The synaptic basis of cognitive reserve in Alzheimer's disease

阿尔茨海默病认知储备的突触基础

• 批准号: 2893010
• 金额: --
• 依托单位: University of Edinburgh
• 依托单位国家: 英国
• 项目类别: Studentship
• 财政年份: 2023
• 资助国家: 英国
• 起止时间: 2023 至 无数据
• 项目状态: 未结题
• 来源: https://gtr.ukri.org/projects?ref=studentship-2893010
• 关键词: synaptic; basis; cognitive; reserve; Alzheimer

Alzheimer's disease (AD) is a life-changing and debilitating disease characterised by progressive neuronal cell loss and thus, cognitive decline. Interestingly, however, some individuals are protected against AD-associated brain protein pathology (AB and Tau). These patients present (post-mortem) with high-pathological protein burden in their brains, without the associated memory loss and cognitive decline. This suggests these individuals possess cognitive resilience (CR) against AD-associated brain changes. This PhD project aims to understand and characterise the synaptic and molecular basis of cognitive resilience/reserve in these individuals (CR individuals), with the aim to understand how dendritic spine and brain plasticity effects neurodegeneration.During the project I will use dendritic spine number and morphology to investigate synaptic integrity in three patient groups; patients with cognitive resilience (CR), AD-diagnosed cases and healthy (non-neurodegenerative) controls, allowing me to identify novel molecular markers of CR. The project will use transcriptomic, in -vitro and -vivo experiments in post-mortem Human brain and rat brain tissue. The project will have three aims, as follows:1. To establish brain dendritic spine/plasticity-related protein targets and investigate their localisation in post-mortem human and rat brain tissue. 2. To establish human transcriptomic profiles from cognitively resilient (CR), Alzheimer's disease (AD) and wild-type (Wt) non-neurodegenerative patient samples. 3. To establish animal models for AD, CR and Wt, and then to investigate synaptic compensation in vivo. In these models we will then use pre-identified (aims 1 and 2) protein and transcriptomic targets to establish/confirm their relationship to cognitive resilience.Ultimately, we hope to characterize particular targets (biomarkers) for cognitive resilience that may protect individuals from AD-pathology, with a long term goal of providing precision-medicine based healthcare to neurodegenerative diagnosis and treatment.
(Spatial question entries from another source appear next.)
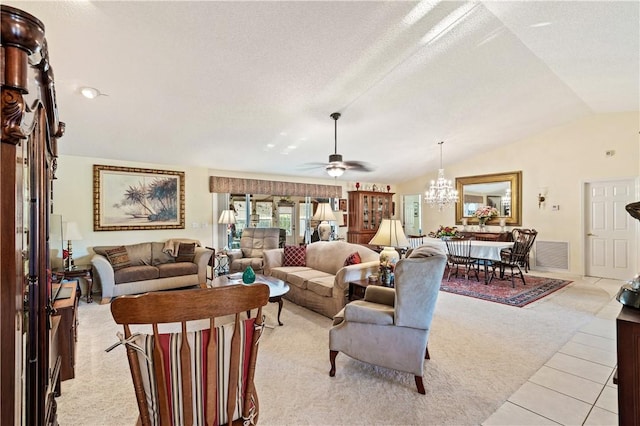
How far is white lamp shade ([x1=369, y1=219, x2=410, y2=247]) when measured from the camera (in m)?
3.15

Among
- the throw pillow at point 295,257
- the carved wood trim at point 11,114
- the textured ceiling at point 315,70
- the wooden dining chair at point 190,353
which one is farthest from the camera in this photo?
the throw pillow at point 295,257

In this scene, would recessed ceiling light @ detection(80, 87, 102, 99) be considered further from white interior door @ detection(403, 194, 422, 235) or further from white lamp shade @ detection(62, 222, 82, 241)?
white interior door @ detection(403, 194, 422, 235)

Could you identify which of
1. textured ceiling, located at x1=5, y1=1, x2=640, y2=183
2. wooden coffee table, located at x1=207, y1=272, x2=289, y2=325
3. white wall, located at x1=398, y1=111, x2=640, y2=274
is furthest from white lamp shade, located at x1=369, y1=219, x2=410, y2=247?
white wall, located at x1=398, y1=111, x2=640, y2=274

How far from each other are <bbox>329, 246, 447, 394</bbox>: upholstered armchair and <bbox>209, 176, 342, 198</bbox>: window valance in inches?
179

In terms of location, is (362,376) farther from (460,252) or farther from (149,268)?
(460,252)

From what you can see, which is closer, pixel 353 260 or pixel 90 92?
pixel 90 92

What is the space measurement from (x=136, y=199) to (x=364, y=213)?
5.17 metres

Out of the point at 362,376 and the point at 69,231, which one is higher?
the point at 69,231

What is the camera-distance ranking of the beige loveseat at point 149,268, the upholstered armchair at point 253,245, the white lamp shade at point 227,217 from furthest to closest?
the white lamp shade at point 227,217 < the upholstered armchair at point 253,245 < the beige loveseat at point 149,268

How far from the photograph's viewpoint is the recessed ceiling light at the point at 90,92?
3070 mm

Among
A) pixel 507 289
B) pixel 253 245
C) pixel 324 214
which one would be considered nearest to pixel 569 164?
pixel 507 289

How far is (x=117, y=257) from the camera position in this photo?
15.0ft

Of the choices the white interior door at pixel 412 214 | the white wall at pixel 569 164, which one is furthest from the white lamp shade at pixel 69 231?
the white wall at pixel 569 164

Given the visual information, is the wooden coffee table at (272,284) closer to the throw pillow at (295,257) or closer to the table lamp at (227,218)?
the throw pillow at (295,257)
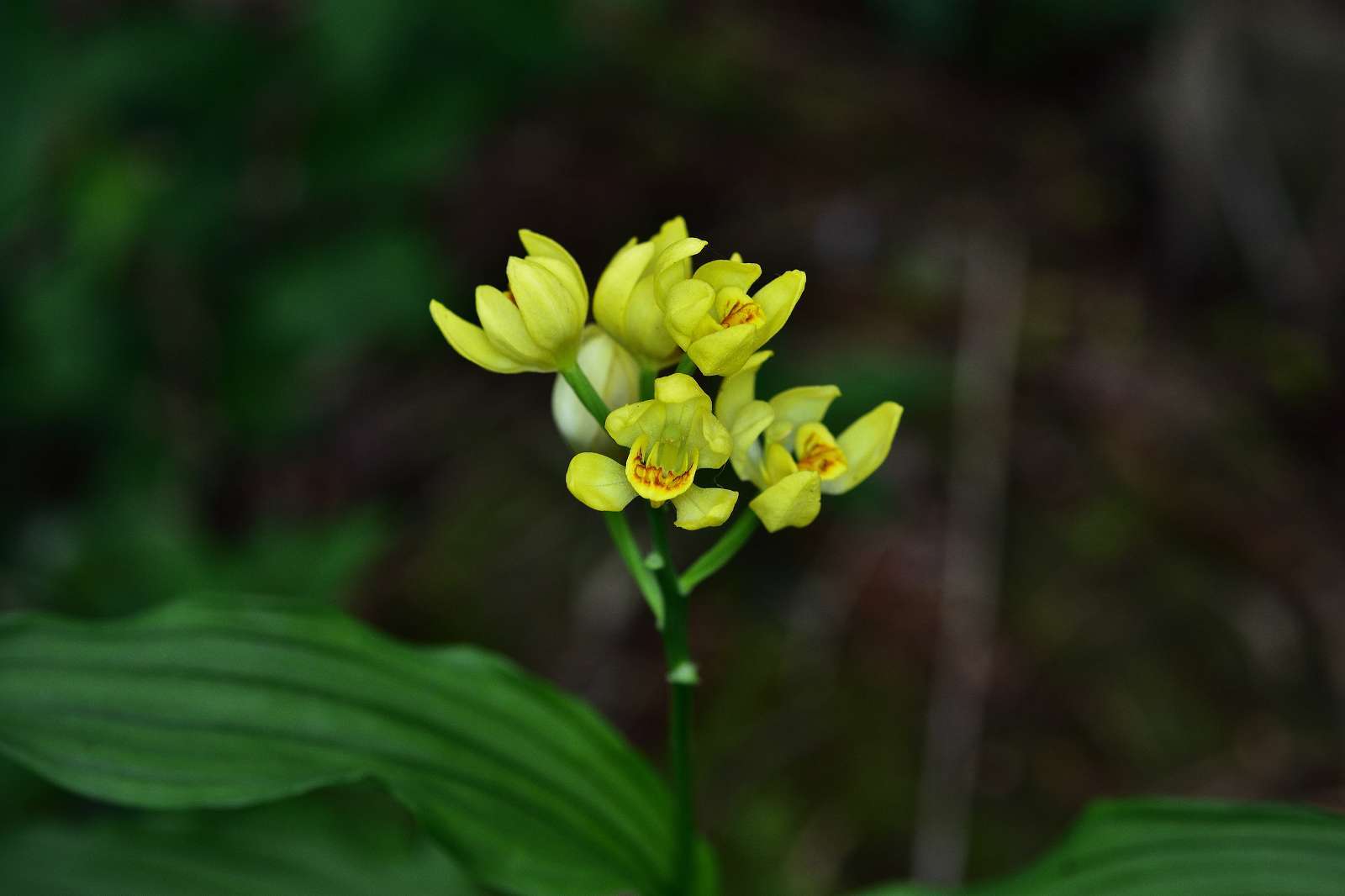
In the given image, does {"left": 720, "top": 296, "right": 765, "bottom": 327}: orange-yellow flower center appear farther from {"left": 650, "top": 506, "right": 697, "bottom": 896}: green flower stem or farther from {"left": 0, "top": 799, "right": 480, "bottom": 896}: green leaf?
{"left": 0, "top": 799, "right": 480, "bottom": 896}: green leaf

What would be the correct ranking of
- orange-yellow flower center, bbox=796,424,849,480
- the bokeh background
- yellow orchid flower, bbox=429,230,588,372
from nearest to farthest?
yellow orchid flower, bbox=429,230,588,372
orange-yellow flower center, bbox=796,424,849,480
the bokeh background

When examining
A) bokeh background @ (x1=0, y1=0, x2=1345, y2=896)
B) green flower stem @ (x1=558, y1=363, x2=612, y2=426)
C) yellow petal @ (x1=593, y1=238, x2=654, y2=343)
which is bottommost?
green flower stem @ (x1=558, y1=363, x2=612, y2=426)

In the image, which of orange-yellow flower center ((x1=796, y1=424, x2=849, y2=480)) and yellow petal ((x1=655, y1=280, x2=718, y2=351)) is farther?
orange-yellow flower center ((x1=796, y1=424, x2=849, y2=480))

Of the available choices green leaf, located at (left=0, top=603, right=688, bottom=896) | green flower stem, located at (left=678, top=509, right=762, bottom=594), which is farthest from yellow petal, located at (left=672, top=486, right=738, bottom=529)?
green leaf, located at (left=0, top=603, right=688, bottom=896)

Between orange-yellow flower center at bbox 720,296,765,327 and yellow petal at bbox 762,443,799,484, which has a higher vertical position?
orange-yellow flower center at bbox 720,296,765,327

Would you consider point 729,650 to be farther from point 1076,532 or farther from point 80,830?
point 80,830

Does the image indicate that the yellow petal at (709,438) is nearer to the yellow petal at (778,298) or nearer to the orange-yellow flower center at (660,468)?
the orange-yellow flower center at (660,468)

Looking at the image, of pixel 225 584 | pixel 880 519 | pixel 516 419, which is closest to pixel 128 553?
pixel 225 584
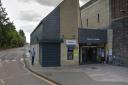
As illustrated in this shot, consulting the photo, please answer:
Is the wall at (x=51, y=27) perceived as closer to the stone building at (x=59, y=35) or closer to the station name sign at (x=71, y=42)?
the stone building at (x=59, y=35)

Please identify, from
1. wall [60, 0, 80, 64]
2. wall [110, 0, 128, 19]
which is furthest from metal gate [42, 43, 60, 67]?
wall [110, 0, 128, 19]

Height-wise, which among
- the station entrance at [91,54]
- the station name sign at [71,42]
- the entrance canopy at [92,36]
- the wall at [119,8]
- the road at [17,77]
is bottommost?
the road at [17,77]

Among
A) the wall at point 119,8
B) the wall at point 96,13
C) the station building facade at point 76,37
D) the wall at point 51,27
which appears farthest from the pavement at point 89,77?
the wall at point 96,13

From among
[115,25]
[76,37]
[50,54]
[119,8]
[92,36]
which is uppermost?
[119,8]

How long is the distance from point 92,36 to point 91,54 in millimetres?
4198

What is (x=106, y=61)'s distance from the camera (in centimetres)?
3838

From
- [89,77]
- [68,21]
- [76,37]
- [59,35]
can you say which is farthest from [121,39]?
[89,77]

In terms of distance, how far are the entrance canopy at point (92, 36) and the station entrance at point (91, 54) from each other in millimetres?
1553

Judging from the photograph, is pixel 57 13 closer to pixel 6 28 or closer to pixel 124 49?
pixel 124 49

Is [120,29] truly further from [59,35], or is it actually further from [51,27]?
[51,27]

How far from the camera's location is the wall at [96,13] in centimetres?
4112

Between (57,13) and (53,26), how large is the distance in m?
1.70

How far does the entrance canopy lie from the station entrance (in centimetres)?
155

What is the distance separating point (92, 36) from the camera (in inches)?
1486
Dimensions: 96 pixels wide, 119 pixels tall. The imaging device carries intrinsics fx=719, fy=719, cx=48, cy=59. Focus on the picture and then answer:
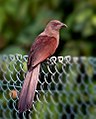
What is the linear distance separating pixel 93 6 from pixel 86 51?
1.43 feet

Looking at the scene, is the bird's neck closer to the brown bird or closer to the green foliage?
the brown bird

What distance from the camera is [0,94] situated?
5.10 meters

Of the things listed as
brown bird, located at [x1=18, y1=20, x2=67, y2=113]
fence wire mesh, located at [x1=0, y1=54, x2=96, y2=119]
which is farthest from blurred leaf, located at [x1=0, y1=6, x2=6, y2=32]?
brown bird, located at [x1=18, y1=20, x2=67, y2=113]

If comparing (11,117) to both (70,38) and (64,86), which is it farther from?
(70,38)

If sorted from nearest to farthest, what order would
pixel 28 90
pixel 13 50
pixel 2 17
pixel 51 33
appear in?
pixel 28 90 → pixel 51 33 → pixel 13 50 → pixel 2 17

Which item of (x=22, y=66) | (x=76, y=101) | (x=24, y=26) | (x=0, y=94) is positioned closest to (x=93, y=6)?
(x=24, y=26)

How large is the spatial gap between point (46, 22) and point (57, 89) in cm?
154

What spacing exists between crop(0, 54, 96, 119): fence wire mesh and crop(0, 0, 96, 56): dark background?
17.6 inches

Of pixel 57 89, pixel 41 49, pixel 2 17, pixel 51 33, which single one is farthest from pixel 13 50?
pixel 41 49

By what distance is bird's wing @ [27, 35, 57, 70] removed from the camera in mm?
4059

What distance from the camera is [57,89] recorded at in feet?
17.6

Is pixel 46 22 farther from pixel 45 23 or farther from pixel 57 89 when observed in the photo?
pixel 57 89

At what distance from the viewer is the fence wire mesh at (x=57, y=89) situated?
4363 mm

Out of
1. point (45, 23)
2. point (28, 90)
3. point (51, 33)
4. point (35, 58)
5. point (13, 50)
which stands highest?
point (45, 23)
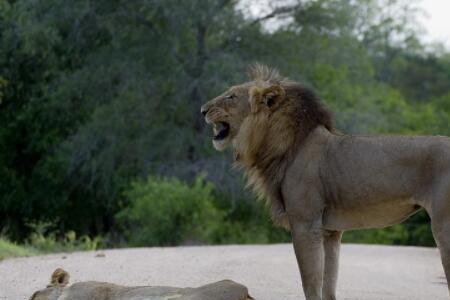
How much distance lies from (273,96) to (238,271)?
13.3 ft

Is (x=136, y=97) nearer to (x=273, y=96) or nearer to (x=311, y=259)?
(x=273, y=96)

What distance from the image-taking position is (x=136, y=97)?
83.8 ft

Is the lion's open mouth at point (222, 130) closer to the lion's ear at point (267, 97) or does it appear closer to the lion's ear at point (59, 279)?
the lion's ear at point (267, 97)

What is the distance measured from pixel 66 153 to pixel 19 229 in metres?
3.10

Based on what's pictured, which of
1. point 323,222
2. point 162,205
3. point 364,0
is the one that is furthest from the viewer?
point 364,0

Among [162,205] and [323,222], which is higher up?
[323,222]

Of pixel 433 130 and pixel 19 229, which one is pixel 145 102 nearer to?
pixel 19 229

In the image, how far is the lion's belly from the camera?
7375mm

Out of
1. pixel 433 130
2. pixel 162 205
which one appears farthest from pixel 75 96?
pixel 433 130

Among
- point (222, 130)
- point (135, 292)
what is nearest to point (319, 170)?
point (222, 130)

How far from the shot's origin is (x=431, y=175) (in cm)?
703

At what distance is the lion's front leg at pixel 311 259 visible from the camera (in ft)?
24.2

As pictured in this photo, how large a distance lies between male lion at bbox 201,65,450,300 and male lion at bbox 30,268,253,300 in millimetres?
637

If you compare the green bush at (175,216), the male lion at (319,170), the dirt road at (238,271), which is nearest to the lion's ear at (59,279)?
the dirt road at (238,271)
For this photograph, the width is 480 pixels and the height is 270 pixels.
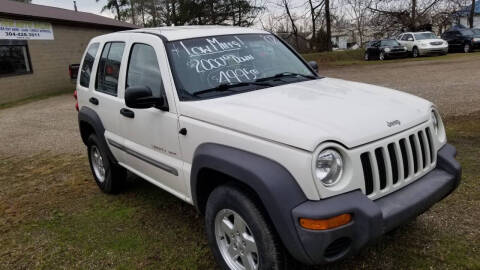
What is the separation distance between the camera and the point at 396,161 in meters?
2.80

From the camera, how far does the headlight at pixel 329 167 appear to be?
2.51 m

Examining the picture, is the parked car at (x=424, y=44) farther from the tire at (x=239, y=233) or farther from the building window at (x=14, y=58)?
the tire at (x=239, y=233)

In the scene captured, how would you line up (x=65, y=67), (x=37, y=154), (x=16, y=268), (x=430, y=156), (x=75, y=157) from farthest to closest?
(x=65, y=67) < (x=37, y=154) < (x=75, y=157) < (x=16, y=268) < (x=430, y=156)

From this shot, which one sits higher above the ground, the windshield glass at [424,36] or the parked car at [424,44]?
the windshield glass at [424,36]

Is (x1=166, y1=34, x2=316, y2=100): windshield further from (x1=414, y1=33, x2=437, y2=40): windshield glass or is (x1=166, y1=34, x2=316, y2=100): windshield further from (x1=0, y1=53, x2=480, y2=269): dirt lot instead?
(x1=414, y1=33, x2=437, y2=40): windshield glass

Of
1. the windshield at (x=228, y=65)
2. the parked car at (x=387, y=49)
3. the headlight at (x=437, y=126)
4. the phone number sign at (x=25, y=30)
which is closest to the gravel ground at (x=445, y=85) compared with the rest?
the headlight at (x=437, y=126)

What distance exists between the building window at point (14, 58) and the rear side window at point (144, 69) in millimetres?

阿尔茨海默病(AD)是一种改变生活的疾病，以进行性神经细胞丢失为特征，从而导致认知能力下降。然而，有趣的是，一些个体受到保护，免受AD相关脑蛋白病理(AB和Tau)的影响。这些患者(死后)大脑中存在高病理蛋白负担，没有相关的记忆丧失和认知下降。这表明这些人对AD相关的大脑变化具有认知弹性(CR)。本博士项目旨在了解和描述这些个体(CR个体)认知弹性/储备的突触和分子基础，目的是了解树突棘和大脑可塑性如何影响神经退变。在该项目期间，我将使用树突棘数量和形态来研究三组患者：认知弹性(CR)患者、AD诊断病例和健康(非神经退行性)对照组的突触完整性，使我能够识别CR的新分子标记。该项目将在死后的人脑和大鼠脑组织中进行转录、体外和体内实验。该项目将有三个目标，如下：1.建立脑树突棘/可塑性相关蛋白靶点，并研究其在人和大鼠死后脑组织中的定位。2.从认知恢复型(CR)、阿尔茨海默病(AD)和野生型(Wt)非神经退行性疾病患者样本中建立人类转录图谱。3.建立AD、CR和Wt的动物模型，研究其在体内的突触代偿作用。在这些模型中，我们将使用预先识别的(目标1和2)蛋白质和转录目标来建立/确认它们与认知弹性的关系。最终，我们希望表征认知弹性的特定目标(生物标记物)，可能保护个人免受AD病理的影响，长期目标是为神经退行性诊断和治疗提供基于精确医学的医疗保健。